I've posted wattage (determined by opening the amp) somewhere before.


----------



## vimal (Aug 16, 2004)

Jim H said:


> Someone chime in if I'm wrong, but my understanding is that the speakers in the HK system vs. non-HK are identical. HK adds: a few more speakers (including subs) and an upgraded amp setup. But the main original speakers stay the same.


hmm. Thats interesting. Let me ask my dealer.


----------



## Jim H (Feb 9, 2004)

Technic said:


> They are identical in _size_ only... check this HK upgrade project for more info. :thumbup:


Interesting. Just goes to show you how much inaccurate information there is out there. I searched on this exact question a couple months ago and everyone told me my answer above. So the speakers may indeed be different, but it makes me wonder how much information IS accurate when researching stuff on the boards (here or elsewhere). Frustrating.


----------



## doctorD (Aug 3, 2002)

Jim H said:


> Interesting. Just goes to show you how much inaccurate information there is out there. I searched on this exact question a couple months ago and everyone told me my answer above. So the speakers may indeed be different, but it makes me wonder how much information IS accurate when researching stuff on the boards (here or elsewhere). Frustrating.

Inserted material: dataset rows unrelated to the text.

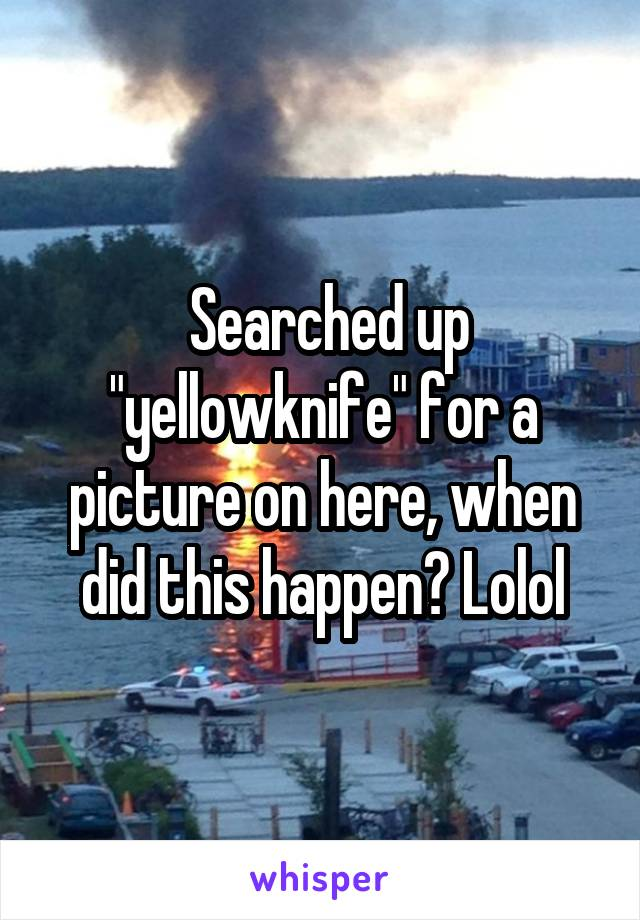 """Searched up """"yellowknife"""" for a picture on here, when did this happen? Lolol"""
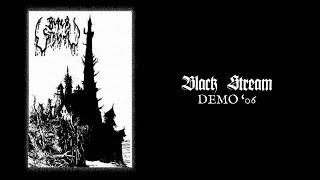 "BLACK STREAM ""Demo '06"""
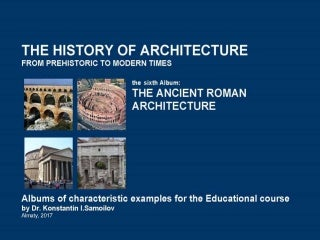 the ancient roman architecture the history of architecture from prehistoric to modern times the
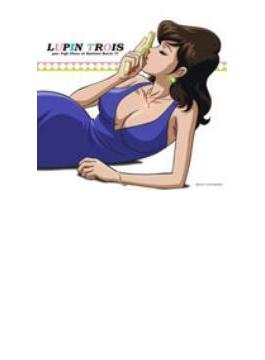 ルパン三世お宝返却大作戦!! LUPIN TROIS par Yuji Ohno et Kahimi Karie!!!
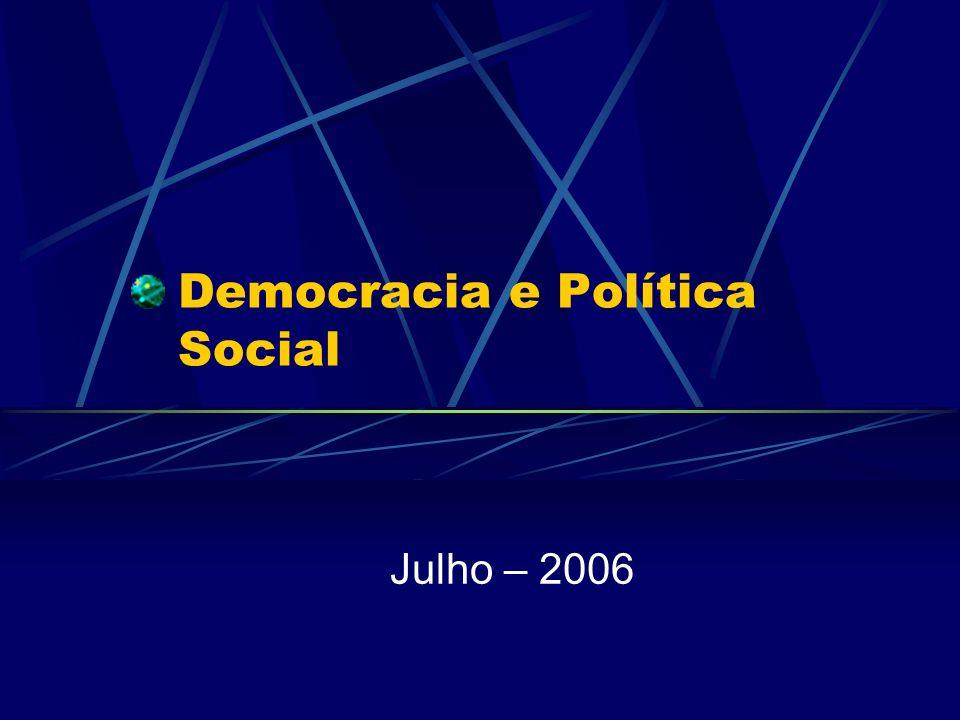 Democracia e Política Social Julho – 2006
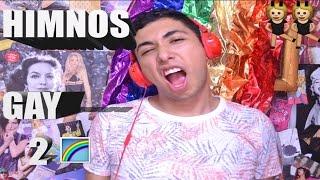 HIMNOS GAY 2 -Versión para Celular/Tablet- #MesDelOrgullo | Mike Flores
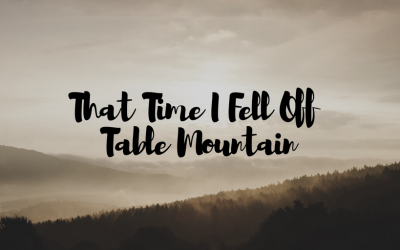 That Time I Fell Off Table Mountain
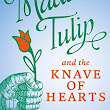 Book Review: Madam Tulip and the Knave of Hearts by David Ahern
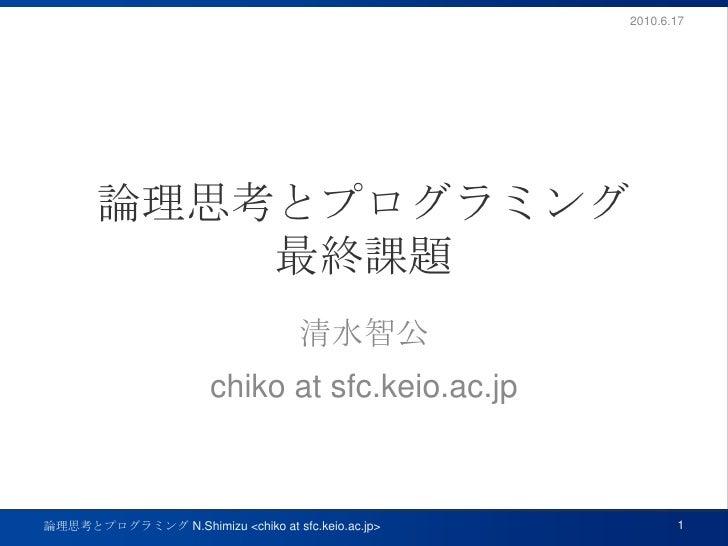 論理思考とプログラミング最終課題<br />清水智公<br />chiko at sfc.keio.ac.jp<br />2010.6.17<br />1<br />論理思考とプログラミング N.Shimizu <chiko at sfc.ke...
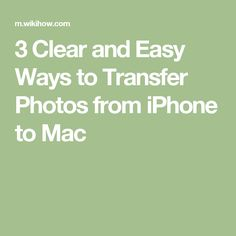 3 Clear and Easy Ways to Transfer Photos from iPhone to Mac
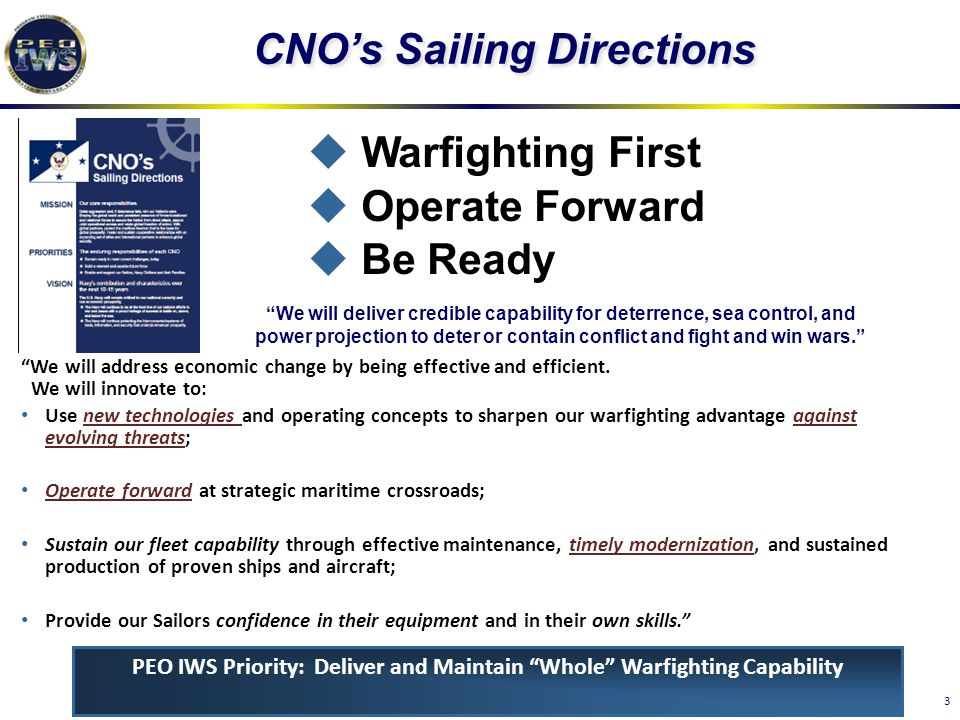 """3 CNO's Sailing Directions """"We will address economic change by being effective and efficient. We will innovate to: Use new technologies and operating"""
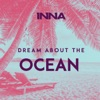 Dream About the Ocean - Single, Inna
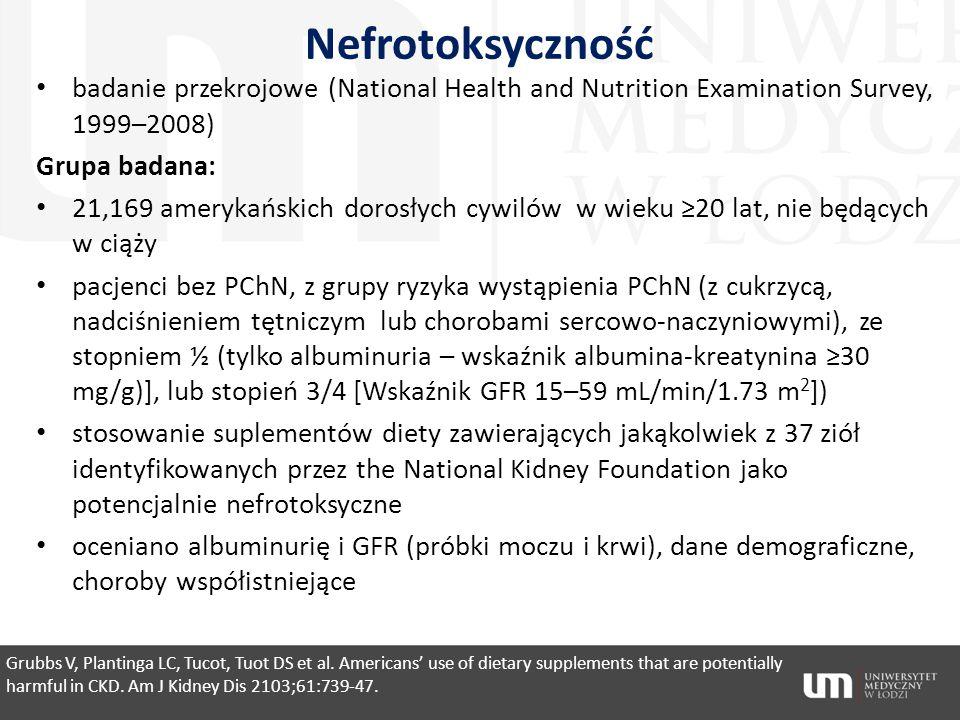 Nefrotoksyczność badanie przekrojowe (National Health and Nutrition Examination Survey, 1999–2008) Grupa badana:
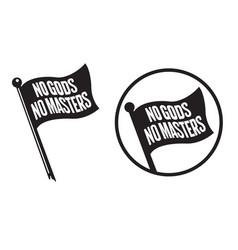 No gods masters black flag icons vector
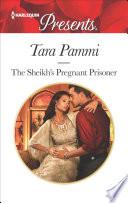 The Sheikh's Pregnant Prisoner
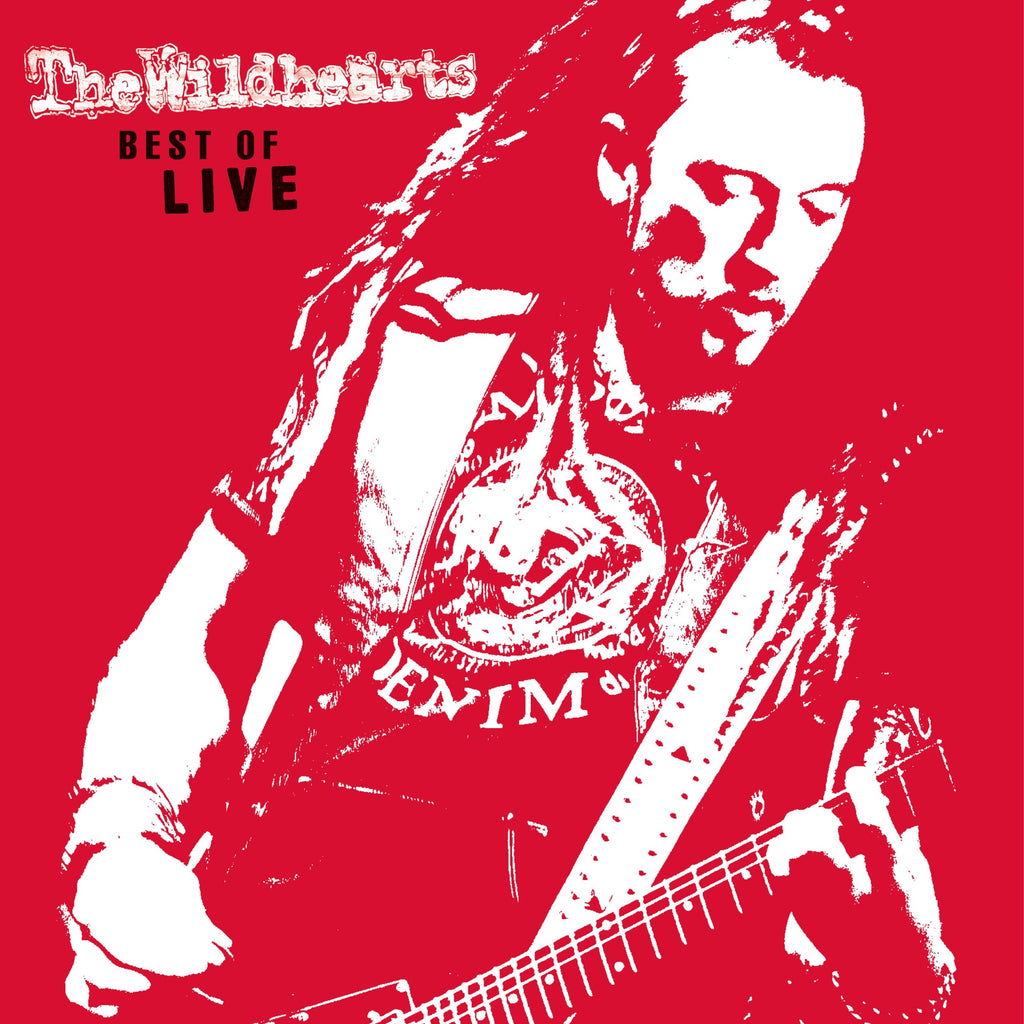 The Wildhearts - Best Of Live - Vinyl LP - Secret Records Limited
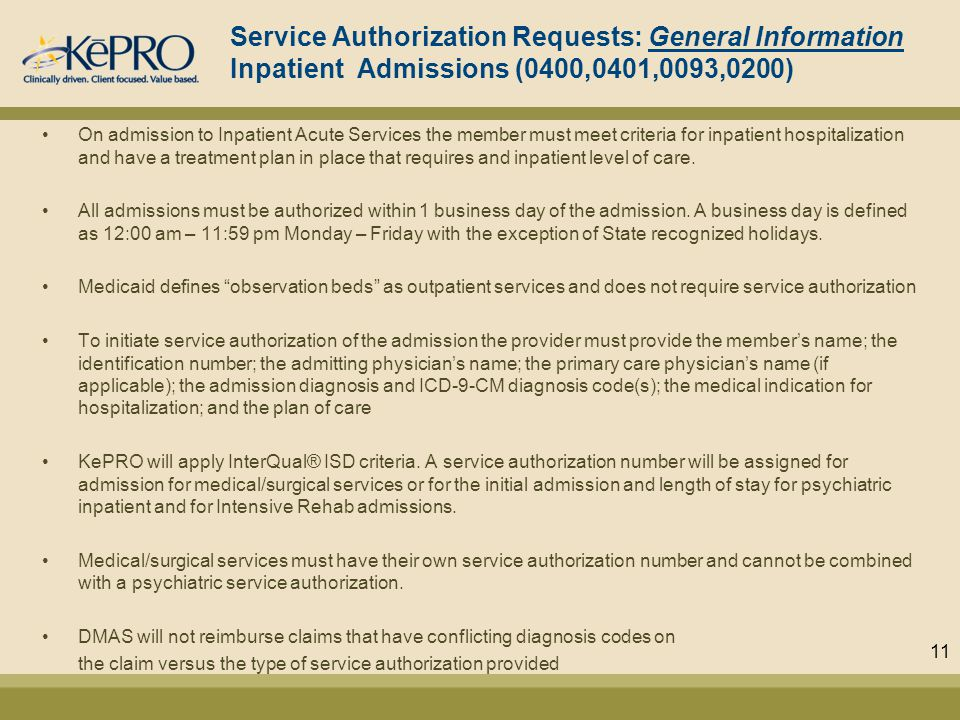 Service Authorization Requests: General Information Inpatient Admissions (0400,0401,0093,0200) On admission to Inpatient Acute Services the member must meet criteria for inpatient hospitalization and have a treatment plan in place that requires and inpatient level of care.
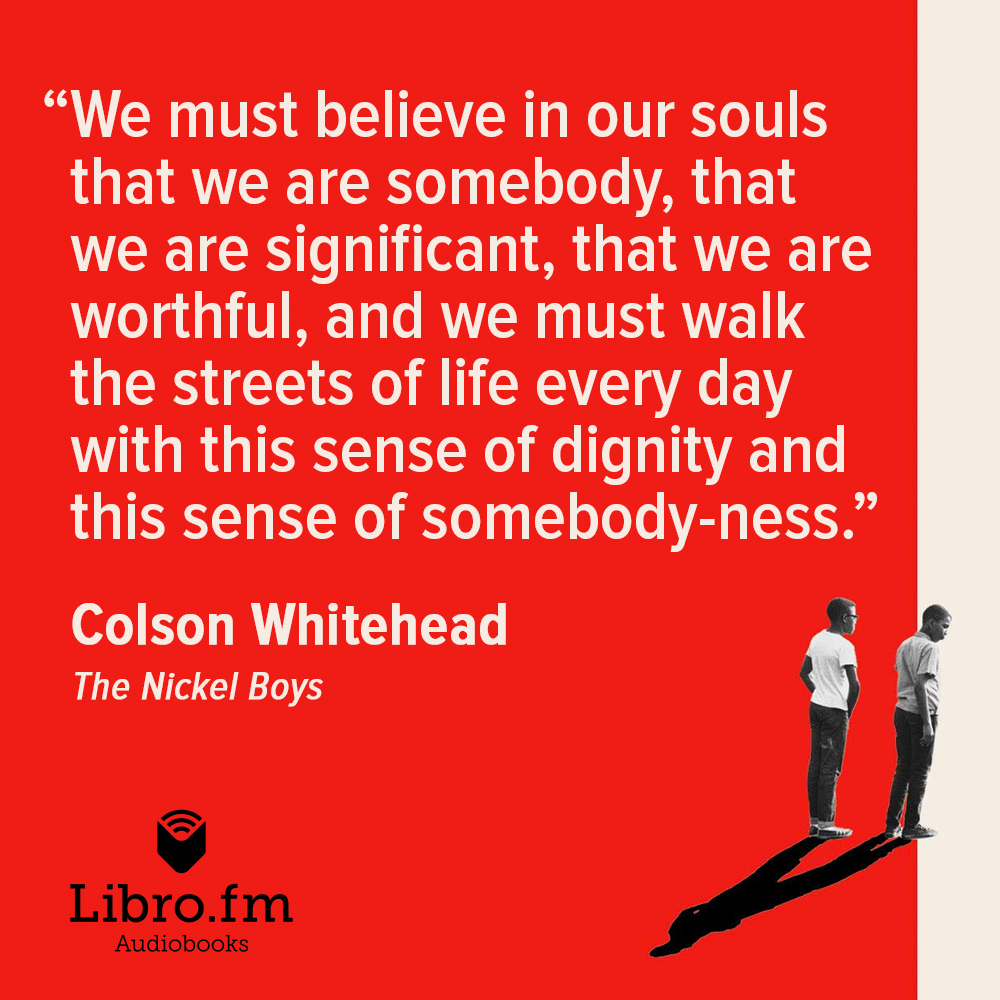 We must believe in our souls that we are somebody, that we are significant, that we are worthful, and we must walk the streets of life every day with this sense of dignity and this sense of somebody-ness.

Definitely missinformation out there. When I was deciding whether or not to pay for the upgrade, one dealer had me listen to a car with HK, and then press that HK sound equilization button (can't remember what it's called, but it's supposed to enhance the sound). He said that the difference with the button pressed or not was the difference in the two systems. Definitely not true of course, but this was coming from a salesman. All the speakers are upgraded and you get the extra subs.


----------



## tashi (Oct 11, 2003)

I didnt opt for the HK upgrade, and so have the base system with NAV. Even though I still have 10 speakers, the 6 speaker system in my Accord EX blows BMW audio in all dimensions of sound. Then I went to the dealer and listened to HK and to my surprise it was only better in some added bass, the highs or tweets were as muffled as in my system.


----------



## Red M1st (Sep 25, 2004)

the HK system in my M3 E36 is amazing, the low freq's go down to the mid 20's which clearly make the bass amazing. The extra speakers just add to the effect. With my DVD player added if even makes it sound like 5.1 even though i dont have a DSP added.

The sound system in my 323iSE E36 is now where near as good..


----------



## Technic (Jun 24, 2002)

Kaz said:


> *They're actually not identical in size (well, not the woofers)*
> 
> The standards are from random suppliers (most are from 'HAES'). The HK woofers actually have slightly smaller cones made from what appears to be crappier-looking paper, and a narrower foam surround. Magnets are identical, and the voice coils are both 1". The HK's frequency response doesn't go as low, which is obviously a non-issue since the HK system has a sub, and the woofers are highpassed anyhow.
> 
> ...


Sorry... I should have stated "identical in size" as in they will fit in the same hole, not the speaker itself. :thumbup:


----------